Material supplied
· · · · ·
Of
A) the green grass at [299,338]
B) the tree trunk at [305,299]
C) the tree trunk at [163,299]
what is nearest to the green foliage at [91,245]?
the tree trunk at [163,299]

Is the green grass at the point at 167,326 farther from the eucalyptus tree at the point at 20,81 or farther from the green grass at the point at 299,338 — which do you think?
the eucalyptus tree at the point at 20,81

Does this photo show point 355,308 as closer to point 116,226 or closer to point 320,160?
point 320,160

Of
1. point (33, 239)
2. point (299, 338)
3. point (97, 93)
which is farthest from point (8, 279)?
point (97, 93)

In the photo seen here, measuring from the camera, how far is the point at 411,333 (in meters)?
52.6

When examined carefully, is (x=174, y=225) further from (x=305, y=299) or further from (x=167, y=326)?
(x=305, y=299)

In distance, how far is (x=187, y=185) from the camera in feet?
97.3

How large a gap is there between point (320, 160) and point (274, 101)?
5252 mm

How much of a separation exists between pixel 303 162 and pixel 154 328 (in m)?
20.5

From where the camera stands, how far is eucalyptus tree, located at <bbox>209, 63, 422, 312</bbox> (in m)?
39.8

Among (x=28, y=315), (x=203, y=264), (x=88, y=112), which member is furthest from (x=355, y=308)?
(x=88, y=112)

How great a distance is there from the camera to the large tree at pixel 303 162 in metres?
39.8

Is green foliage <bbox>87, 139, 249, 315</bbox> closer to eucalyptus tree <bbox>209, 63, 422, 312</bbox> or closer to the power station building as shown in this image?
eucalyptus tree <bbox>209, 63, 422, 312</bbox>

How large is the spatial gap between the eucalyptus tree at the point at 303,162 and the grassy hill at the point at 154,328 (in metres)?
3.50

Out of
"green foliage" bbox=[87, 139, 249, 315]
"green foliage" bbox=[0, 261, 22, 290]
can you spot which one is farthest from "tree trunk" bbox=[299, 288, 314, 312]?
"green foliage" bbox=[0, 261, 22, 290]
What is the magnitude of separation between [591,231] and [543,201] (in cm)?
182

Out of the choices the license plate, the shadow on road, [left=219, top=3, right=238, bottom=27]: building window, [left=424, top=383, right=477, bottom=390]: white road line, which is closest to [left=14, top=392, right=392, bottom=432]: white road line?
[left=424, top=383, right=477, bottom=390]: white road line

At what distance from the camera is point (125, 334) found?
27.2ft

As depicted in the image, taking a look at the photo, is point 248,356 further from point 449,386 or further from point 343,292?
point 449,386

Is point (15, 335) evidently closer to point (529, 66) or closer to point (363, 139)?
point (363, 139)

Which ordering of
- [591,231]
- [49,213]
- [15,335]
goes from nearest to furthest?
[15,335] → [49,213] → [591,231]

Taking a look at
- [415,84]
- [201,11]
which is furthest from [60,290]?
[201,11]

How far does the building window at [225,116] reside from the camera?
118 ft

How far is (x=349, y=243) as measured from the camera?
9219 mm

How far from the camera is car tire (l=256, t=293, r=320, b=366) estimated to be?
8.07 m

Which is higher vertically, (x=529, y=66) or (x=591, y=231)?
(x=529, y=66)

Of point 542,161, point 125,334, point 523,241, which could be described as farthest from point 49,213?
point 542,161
· · · · ·
Given problem
Write out everything from the line containing "Which is higher" down to and including the final line above, unchanged.

Finished task
Which is higher vertically, (x=529, y=66) or (x=591, y=231)?
(x=529, y=66)

Of point 542,161, point 125,334, point 523,241, which could be described as farthest from point 49,213?
point 542,161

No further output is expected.